:: EXTRACT TO READ ::

In 1996, NBC began using the Randy Edelman-composed theme song from the short-lived Fox series The Adventures of Brisco County, Jr. during a segment highlighting upcoming Olympic events. NBC had commissioned Edelman to compose theme music for its National Football League coverage (stemming from its prior use of a portion of his score from Gettysburg for its coverage of the Breeder's Cup), and the theme was included in a portfolio of work Edelman had sent the network. Edelman felt that the track "seemed to have the right spirit. It's got a very flowing melody, it's triumphant, and it has a certain warmth. And it has at the end of it, what all television things like this have, a 'button,' an ending flourish that works really well if they need to chop it down into a 15-second thing." Senior creative producer Mark Levy felt that the works that Edelman had scored, as with John Williams, shared the "proportion and emotion" of the Olympics.

Since 2002, NBC had used music from the soundtrack of the sports film Remember the Titans as part of its closing credits sequence for the Olympics

Yanni's "In Celebration of Man", a piece that CBS had declined an offer to use at the 1992 Winter Olympics, was used during a preview special for the 1992 Summer Olympics; NBC's Olympics producer at the time was friends with the musician. Although NBC did not use it during the Games, the song later became theme music of NBC's golf coverage, being used for USGA golf championships (including the U.S. Open), and The Open Championship from 2016 to 2019. During the 2008 Summer Olympics, NBC briefly revived "Roundball Rock", the John Tesh-composed theme music of the former NBA on NBC, as theme music during coverage of the basketball tournaments. The song was brought back again in 2024, this time as a prelude for the return of the NBA to NBC in the 2025–26 season. In 2026, NBC similarly used the former NHL on NBC theme music during hockey coverage.

NBC has utilized other popular music during its Olympics coverage as well. "Home", the debut single of American Idol season 11 winner Phillip Phillips, was used for a segment introducing women's gymnastics at the 2012 Summer Olympics. The segment rejuvenated interest in the song, causing it to re-enter the Billboard Hot 100, and eventually peak at #9. It marked the first time a song had ever made two separate top 10 runs on the Hot 100 in a single calendar year. Prior to the 2016 Summer Olympics, NBC released a promotional video with Olympics highlights set to Katy Perry's recently released single "Rise". "This Is Me" from the soundtrack of The Greatest Showman was also used during NBC's coverage of the 2018 Winter Olympics.

For the 1992 Barcelona Games, NBC also commissioned John Tesh to compose a separate theme for its late night show; variants of this theme were used during the weeks leading up to the Games as the network's theme for coverage of the United States Olympic Trials.

:::

TASKS FOR THIS EXERCISE:
1 > According to the text on NBC's Olympics music, which Phillip Phillips song introduced women's gymnastics at the 2012 Summer Olympics?
2 > Continue the text on NBC's Olympics theme music, starting after its final sentence.
The entries that follow come from a separate source and are unrelated to the text.

:: DATASET CONTENT ::

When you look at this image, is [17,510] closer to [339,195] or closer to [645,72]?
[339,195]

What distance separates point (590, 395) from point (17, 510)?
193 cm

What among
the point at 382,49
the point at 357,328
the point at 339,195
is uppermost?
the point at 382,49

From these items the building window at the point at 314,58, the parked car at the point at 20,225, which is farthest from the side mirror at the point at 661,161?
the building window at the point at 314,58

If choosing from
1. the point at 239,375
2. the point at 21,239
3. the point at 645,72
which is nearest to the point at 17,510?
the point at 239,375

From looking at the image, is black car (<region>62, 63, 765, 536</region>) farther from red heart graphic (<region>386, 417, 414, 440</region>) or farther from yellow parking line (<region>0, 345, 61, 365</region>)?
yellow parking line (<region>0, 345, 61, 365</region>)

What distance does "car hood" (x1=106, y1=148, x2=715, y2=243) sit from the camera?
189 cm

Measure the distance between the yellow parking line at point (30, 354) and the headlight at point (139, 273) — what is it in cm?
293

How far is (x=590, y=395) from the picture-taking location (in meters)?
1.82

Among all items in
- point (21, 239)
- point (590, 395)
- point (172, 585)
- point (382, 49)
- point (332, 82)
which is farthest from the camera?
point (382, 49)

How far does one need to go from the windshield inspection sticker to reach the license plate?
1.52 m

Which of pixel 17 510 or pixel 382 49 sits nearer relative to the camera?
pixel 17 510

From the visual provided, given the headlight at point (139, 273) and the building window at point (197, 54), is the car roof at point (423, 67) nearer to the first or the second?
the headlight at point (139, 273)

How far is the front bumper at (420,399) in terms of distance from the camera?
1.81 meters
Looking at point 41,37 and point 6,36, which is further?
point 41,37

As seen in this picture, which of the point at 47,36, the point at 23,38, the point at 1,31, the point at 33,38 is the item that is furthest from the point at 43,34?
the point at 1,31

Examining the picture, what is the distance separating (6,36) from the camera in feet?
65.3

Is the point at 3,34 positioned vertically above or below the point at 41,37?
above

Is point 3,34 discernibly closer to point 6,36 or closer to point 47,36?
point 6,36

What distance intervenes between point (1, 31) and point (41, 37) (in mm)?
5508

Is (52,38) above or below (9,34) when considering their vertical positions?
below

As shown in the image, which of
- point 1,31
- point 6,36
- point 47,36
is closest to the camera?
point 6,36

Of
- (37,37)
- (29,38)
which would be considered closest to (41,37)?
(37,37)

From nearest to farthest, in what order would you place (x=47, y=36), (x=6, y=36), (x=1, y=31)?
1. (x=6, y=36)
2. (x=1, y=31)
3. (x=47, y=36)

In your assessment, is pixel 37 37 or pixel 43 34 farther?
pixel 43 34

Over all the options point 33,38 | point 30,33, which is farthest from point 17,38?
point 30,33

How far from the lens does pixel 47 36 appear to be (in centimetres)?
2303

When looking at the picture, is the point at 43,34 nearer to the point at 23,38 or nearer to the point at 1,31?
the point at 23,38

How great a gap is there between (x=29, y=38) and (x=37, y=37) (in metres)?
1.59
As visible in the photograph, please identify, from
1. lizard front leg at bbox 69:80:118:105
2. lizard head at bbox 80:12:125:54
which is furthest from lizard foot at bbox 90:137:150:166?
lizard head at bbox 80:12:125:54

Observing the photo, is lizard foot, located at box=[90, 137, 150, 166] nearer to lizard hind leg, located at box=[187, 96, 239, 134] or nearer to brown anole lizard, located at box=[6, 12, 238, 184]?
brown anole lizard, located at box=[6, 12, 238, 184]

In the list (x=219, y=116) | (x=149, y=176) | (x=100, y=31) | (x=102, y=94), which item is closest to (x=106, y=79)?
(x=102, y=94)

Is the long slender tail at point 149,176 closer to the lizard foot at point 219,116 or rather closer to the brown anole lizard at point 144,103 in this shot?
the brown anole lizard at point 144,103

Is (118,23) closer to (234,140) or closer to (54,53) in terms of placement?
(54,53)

:::

ANSWERS IN ORDER:
1 > "Home"

2 >
== Reception and criticism ==

=== Accusations of bias ===
While every respective country's broadcast is biased towards the home athletes to a certain extent, NBC has faced scrutiny for allegedly focusing more on American athletes and less on other athletes from other countries, especially during the network's tape delayed primetime coverage. This has proven to be unfounded and indeed NBC has been considered more inclusive of other countries' athletes than other countries' Olympic broadcasters. NBC's focus on U.S. athletes has been the subject of a series of studies which have shown NBC places a heavier emphasis on U.S. athletes during the Summer Games than during the Winter Games. When the NBC 2014 primetime Olympic broadcast was compared to those broadcast in Canada by the CBC, it was determined that CBC placed more emphasis, by a statistically significant margin, on Canadian athletes than NBC placed on U.S. athletes. Furthermore, such countries as Russia (broadcasters Channel One and Match TV), focus solely on its own athletes, ignoring events where they do not participate. By contrast, NBC often devotes considerable coverage to favorite foreigners such as Usain Bolt. Similarly, United Kingdom's state broadcaster BBC was criticized during the 2020 Summer Olympics for "parochial nationalism" and "[remaigining] the greatest sporting pageant on Earth as Team GB vs Everyone Else."

=== Tape delay and formatting of coverage ===
NBC's tape delayed primetime coverage has faced major criticism for many years. Unlike live coverage where viewers can see the events uninterrupted in real time, NBC's tape delaying practices allow for cutting away to commercials and inserting segments profiling American athletes participating in the respective event being shown, which adds even further delay. In 1992, Terry O'Neil, then-executive producer of NBC Sports, coined the phrase "plausibly live" to describe their practice of making the taped broadcasts appear as if they were being aired live.

During the 2000 Summer Olympics, every event shown on NBC and its cable channels was shown on a tape delay due to the time difference between the United States and Sydney, Australia, with the exception of the Men's Gold Medal basketball game. The massive tape delay led to heavy criticism, as some events aired some 16 hours after they were completed, which gave would-be viewers more than enough time to learn the results themselves from competing outlets, including NBC's morning show Today. Indeed, early numbers showed Sydney to be one of the lowest-rated Olympics in the United States since Mexico City in 1968, and 21% lower than 1988—the next most recent games to have been held in late-September rather than July and August. Due to the scheduling, the Games also had to compete with a busy period for domestic sports, including the start of the NFL and college football seasons (a Monday Night Football game was only barely beaten by Olympics coverage one night), and the final weeks of the Major League Baseball regular season.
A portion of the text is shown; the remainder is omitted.